その一角で私は迷っていた。目の前に立ちはだかるは重厚な扉。
ノックして、彼女に会うだけ。
それだけのはずなのだが、なぜかこう、緊張で身体が強ばる。
三〇七号室の威圧感が凄まじい。
扉をくぐれば彼女がいるというのに。
・・・ええい、当たってブロークンだ。
迷いを振り切ってノックする。
「失礼します。」
扉を開いた。
中は思いの外開放的な、明るい部屋だった。
ベッドは一つだけ。それは彼女のものだ。
簑河垂水。
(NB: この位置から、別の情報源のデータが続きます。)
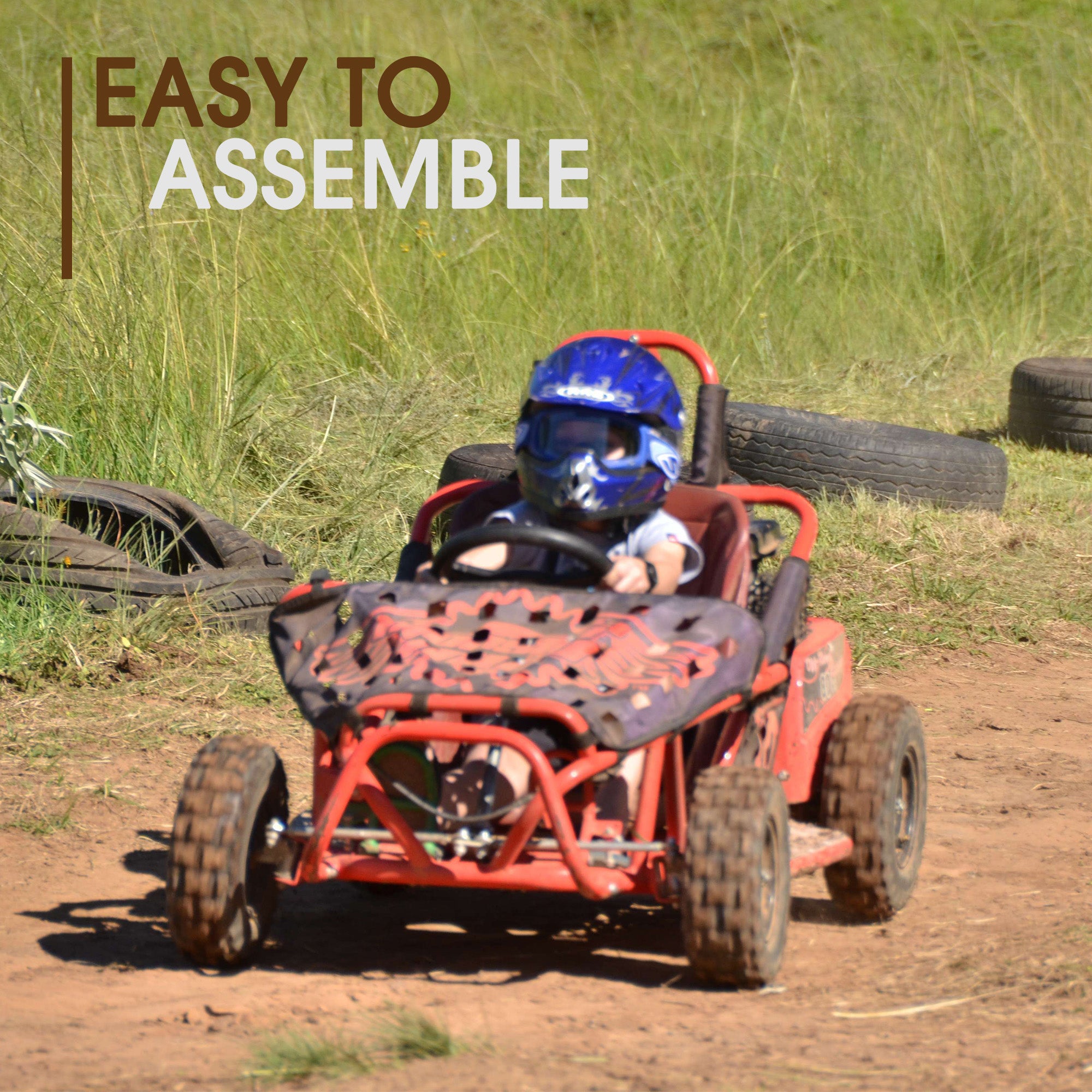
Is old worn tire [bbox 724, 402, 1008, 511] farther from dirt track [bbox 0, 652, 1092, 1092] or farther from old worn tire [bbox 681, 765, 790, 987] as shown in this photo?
old worn tire [bbox 681, 765, 790, 987]

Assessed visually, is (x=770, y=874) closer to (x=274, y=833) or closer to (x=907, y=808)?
(x=907, y=808)

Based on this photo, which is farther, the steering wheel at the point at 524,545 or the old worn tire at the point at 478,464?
the old worn tire at the point at 478,464

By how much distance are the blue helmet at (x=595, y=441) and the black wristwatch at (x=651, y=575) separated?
5.1 inches

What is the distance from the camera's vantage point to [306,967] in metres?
3.26

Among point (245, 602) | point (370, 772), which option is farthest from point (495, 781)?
point (245, 602)

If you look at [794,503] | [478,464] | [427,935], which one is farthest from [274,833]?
[478,464]

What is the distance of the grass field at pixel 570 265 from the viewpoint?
6.66 m

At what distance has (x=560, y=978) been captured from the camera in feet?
10.3

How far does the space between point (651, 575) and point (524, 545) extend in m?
0.30

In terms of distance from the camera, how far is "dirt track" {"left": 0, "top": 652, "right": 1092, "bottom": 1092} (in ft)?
8.61

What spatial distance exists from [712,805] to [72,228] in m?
4.93

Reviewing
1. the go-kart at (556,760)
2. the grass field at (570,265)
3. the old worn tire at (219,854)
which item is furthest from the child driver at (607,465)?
the grass field at (570,265)

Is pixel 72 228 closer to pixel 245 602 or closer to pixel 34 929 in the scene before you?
pixel 245 602

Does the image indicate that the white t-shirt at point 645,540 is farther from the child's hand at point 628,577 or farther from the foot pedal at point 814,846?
the foot pedal at point 814,846
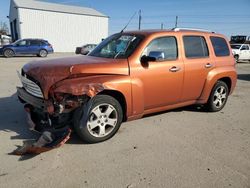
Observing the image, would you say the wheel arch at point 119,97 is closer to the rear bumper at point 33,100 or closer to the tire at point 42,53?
the rear bumper at point 33,100

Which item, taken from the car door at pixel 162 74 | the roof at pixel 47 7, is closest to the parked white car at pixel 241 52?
the car door at pixel 162 74

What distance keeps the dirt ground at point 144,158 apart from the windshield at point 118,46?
1401mm

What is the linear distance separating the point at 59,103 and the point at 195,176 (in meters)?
2.14

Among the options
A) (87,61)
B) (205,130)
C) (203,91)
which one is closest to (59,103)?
(87,61)

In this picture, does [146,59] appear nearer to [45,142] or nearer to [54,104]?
[54,104]

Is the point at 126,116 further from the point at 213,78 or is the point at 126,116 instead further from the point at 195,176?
the point at 213,78

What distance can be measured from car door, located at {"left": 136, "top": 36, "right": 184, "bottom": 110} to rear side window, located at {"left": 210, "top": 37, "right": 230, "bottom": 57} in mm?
1273

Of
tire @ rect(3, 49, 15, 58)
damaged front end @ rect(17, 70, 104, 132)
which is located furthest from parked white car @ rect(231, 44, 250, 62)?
damaged front end @ rect(17, 70, 104, 132)

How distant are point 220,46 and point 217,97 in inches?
47.4

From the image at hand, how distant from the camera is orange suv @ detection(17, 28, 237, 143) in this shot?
381 centimetres

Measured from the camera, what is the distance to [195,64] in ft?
17.0

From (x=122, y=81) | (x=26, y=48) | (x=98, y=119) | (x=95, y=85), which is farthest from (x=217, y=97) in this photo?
(x=26, y=48)

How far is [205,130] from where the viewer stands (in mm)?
4820

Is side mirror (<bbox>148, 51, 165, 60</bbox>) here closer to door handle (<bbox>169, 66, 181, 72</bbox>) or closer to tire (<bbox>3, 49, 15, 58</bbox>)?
door handle (<bbox>169, 66, 181, 72</bbox>)
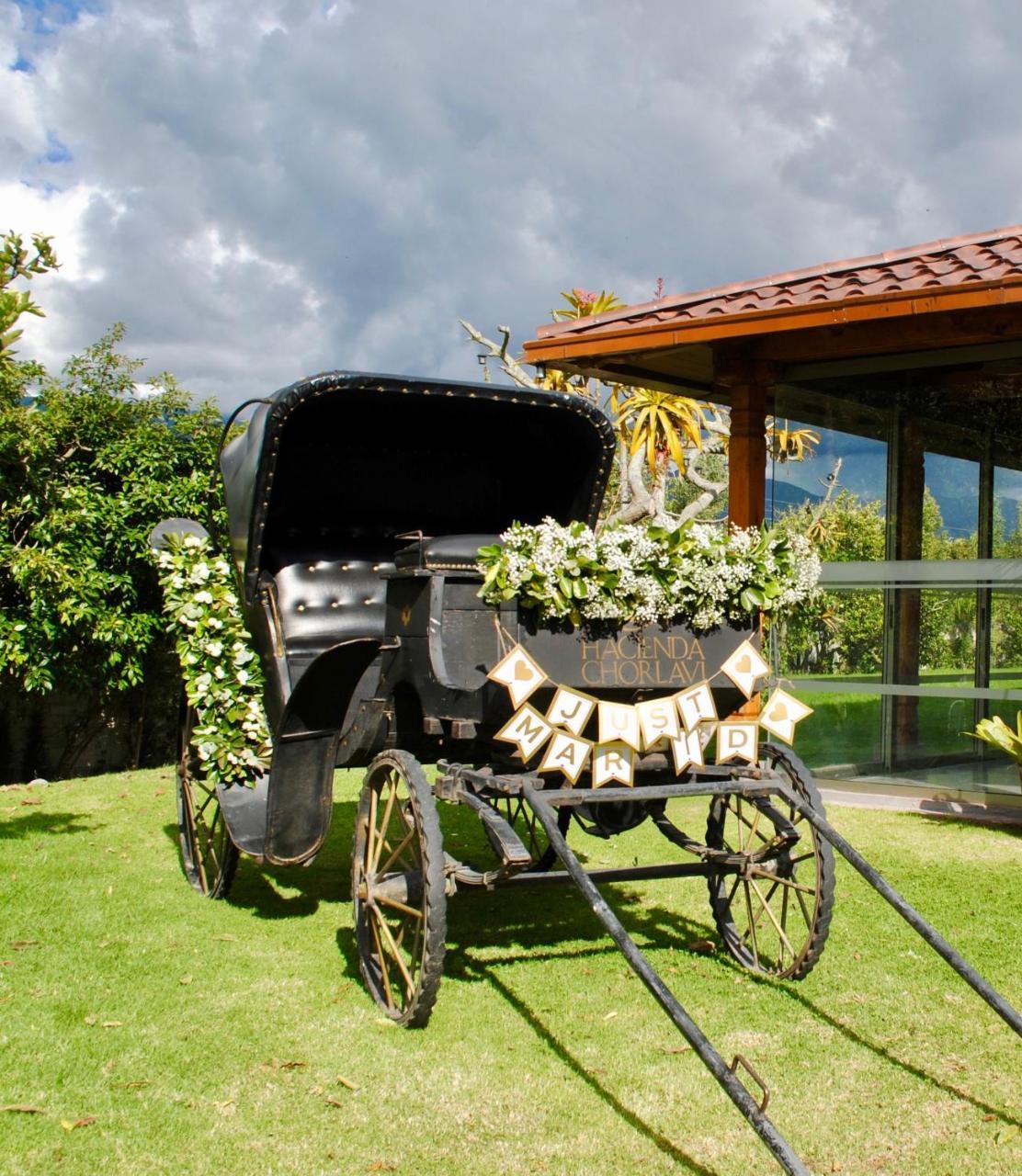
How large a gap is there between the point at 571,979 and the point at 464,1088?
3.75 ft

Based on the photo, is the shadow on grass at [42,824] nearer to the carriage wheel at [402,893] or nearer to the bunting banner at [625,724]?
the carriage wheel at [402,893]

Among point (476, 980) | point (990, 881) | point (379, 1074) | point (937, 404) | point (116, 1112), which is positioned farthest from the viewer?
point (937, 404)

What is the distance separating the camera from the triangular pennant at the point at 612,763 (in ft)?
13.9

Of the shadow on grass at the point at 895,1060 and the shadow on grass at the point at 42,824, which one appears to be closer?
the shadow on grass at the point at 895,1060

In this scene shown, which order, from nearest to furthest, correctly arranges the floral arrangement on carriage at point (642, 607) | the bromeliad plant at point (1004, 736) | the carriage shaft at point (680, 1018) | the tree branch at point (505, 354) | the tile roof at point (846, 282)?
the carriage shaft at point (680, 1018), the floral arrangement on carriage at point (642, 607), the tile roof at point (846, 282), the bromeliad plant at point (1004, 736), the tree branch at point (505, 354)

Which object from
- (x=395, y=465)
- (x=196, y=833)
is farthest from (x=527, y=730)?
(x=196, y=833)

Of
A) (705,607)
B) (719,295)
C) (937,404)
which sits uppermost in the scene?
(719,295)

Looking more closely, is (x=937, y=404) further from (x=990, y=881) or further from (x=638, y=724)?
(x=638, y=724)

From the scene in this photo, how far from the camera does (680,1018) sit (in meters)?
3.16

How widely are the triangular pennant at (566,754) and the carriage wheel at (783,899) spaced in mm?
983

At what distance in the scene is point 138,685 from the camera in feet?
40.8

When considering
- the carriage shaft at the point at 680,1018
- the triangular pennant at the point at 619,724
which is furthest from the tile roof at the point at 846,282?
the carriage shaft at the point at 680,1018

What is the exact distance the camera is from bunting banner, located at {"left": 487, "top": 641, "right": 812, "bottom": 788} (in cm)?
409

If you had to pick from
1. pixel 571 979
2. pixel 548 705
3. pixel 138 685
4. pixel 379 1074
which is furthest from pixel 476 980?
pixel 138 685
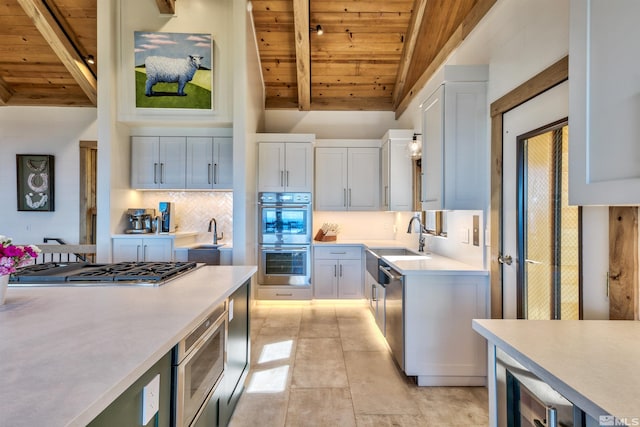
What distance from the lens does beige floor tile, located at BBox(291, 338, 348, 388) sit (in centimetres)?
245

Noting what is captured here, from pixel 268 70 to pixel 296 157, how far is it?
146cm

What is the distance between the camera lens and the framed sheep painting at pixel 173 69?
3.65m

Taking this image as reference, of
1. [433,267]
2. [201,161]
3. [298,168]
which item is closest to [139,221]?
[201,161]

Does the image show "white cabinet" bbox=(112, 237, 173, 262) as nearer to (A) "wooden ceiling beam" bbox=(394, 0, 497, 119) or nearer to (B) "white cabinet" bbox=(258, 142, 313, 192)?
(B) "white cabinet" bbox=(258, 142, 313, 192)

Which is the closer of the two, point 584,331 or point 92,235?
point 584,331

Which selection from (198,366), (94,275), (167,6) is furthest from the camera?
(167,6)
植物状態にある【超能力者】である。
胸の高鳴りが抑えられない。
すぐそこに、手の届く距離に、超能力者が・・・。
「・・・ウフフ・・・ッン☆」
身悶えしてしまうほど、私は高揚していた。
「簑河さァん・・・、こんにちわァァッ☆
私ィ、日扇夜月、と申しまぁす☆
貴女の話、訊かせて頂戴・・・☆」
その頃、日扇研究所で、【超能力】研究は着々と進んでいた。
「・・・やはり、そうなのか。」
彼、日扇夢路は独り、その核心に迫りつつあったのだった・・・。
「もしこれが本当なら、世界を、私が変えられる・・・!!」
おもむろに夢路は、顕微鏡の横に立ててある写真を見た。そこには夢路と夜月、そしてもう一人の女性の姿が・・・。